* **OBJECTIVE 1**
Quote the thread about the bubbling shingle roof word for word, starting with "# shingle roof" and going on through "oldognewtrick (Apr 25, 2011)".
* **OBJECTIVE 2**
For each statement, say whether the thread about the bubbling shingle roof supports it, answering yes or no and quoting the deciding words: (a) The poster reports that three to five shingles are coming up. (b) The reply mentions roof cement for sealing a lifted shingle back down. (c) The poster has a metal roof.
* **OBJECTIVE 3**
Continue the forum thread about the bubbling shingle roof from where it stops.

* **TEXT PROVIDED**
+ + +

# shingle roof bubbling in small area



## winsox (Apr 25, 2011)

I Have a regular shingle roof.  It has bubbled up in a small area. ( 3 -5 shingles coming up. )  Before I get up there and start taking it apart, does anybody know what that could be ?


----------



## oldognewtrick (Apr 25, 2011)

winsox, the most likely sources are that a decking board has popped loose or you have shingles that were improperly installed. If the shingles are still intack, you could carefully lift the tab, install a new fastener, and hand seal the shingle back together using roof cement. If it is a decking issue you may have to remove the shingles in that area, find the rafter and re-attach the decking with I'd suggest decking screws. Then you would need to install new shingles.

Oh, and welcome to House Repair Talk.

+ + +

* **DATASET EXTRACT**
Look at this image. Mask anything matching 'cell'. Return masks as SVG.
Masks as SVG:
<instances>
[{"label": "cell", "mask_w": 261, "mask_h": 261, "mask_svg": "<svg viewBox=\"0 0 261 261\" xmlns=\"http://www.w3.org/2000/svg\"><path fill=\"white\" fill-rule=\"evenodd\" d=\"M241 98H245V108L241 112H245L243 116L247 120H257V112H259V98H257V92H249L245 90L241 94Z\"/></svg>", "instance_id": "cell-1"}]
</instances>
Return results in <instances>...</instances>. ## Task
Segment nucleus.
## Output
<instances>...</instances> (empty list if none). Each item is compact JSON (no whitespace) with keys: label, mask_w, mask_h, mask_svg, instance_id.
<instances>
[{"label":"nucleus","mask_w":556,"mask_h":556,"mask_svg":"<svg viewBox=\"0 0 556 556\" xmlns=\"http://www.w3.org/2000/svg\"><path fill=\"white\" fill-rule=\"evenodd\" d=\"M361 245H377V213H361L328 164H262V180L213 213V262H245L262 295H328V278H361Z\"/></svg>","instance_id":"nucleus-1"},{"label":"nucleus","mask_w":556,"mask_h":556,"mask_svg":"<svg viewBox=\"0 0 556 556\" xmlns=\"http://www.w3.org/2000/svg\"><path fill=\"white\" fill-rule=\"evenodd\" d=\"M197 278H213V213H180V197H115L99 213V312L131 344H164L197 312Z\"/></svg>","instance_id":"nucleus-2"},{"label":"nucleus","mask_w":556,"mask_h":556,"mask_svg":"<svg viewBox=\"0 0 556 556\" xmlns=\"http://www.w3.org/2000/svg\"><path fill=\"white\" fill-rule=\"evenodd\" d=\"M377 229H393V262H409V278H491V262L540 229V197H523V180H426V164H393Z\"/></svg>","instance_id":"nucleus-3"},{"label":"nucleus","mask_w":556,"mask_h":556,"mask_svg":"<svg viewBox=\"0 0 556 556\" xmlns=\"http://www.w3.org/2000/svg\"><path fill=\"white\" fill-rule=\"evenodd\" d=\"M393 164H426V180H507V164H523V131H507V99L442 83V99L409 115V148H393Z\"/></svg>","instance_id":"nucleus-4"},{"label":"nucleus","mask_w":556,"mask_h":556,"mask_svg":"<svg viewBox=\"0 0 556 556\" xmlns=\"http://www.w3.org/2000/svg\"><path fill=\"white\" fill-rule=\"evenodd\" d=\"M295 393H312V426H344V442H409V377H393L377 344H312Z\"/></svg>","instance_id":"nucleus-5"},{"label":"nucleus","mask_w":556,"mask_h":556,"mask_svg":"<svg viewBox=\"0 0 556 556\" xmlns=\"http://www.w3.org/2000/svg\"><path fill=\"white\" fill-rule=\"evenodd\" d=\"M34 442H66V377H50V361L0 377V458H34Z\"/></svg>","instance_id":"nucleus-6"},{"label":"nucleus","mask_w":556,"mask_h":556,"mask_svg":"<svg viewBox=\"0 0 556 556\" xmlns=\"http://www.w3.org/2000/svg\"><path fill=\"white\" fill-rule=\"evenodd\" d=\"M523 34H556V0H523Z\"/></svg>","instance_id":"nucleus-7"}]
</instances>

+ + +

* **EXPECTED OUTPUT 1**
# shingle roof bubbling in small area



## winsox (Apr 25, 2011)

I Have a regular shingle roof.  It has bubbled up in a small area. ( 3 -5 shingles coming up. )  Before I get up there and start taking it apart, does anybody know what that could be ?


----------



## oldognewtrick (Apr 25, 2011)

* **EXPECTED OUTPUT 2**
(a) Yes: "( 3 -5 shingles coming up. )"
(b) Yes: "hand seal the shingle back together using roof cement"
(c) No: "I Have a regular shingle roof."

* **EXPECTED OUTPUT 3**
----------



## 1AtlantaRoofer (May 7, 2011)

Be sure to check the decking and surrounding areas for signs of damage.  Loose shingles allow water to enter.  Decking breaks down and rots with water damage quickly.  Don't just cover up a bigger problem.


----------



## joecaption (May 7, 2011)

If the shingles are truly forming round looking bubbles then it can be as simple as some defective shingles or as complicated as rising moisture or over heating from not having a ridge vent and soffit vents.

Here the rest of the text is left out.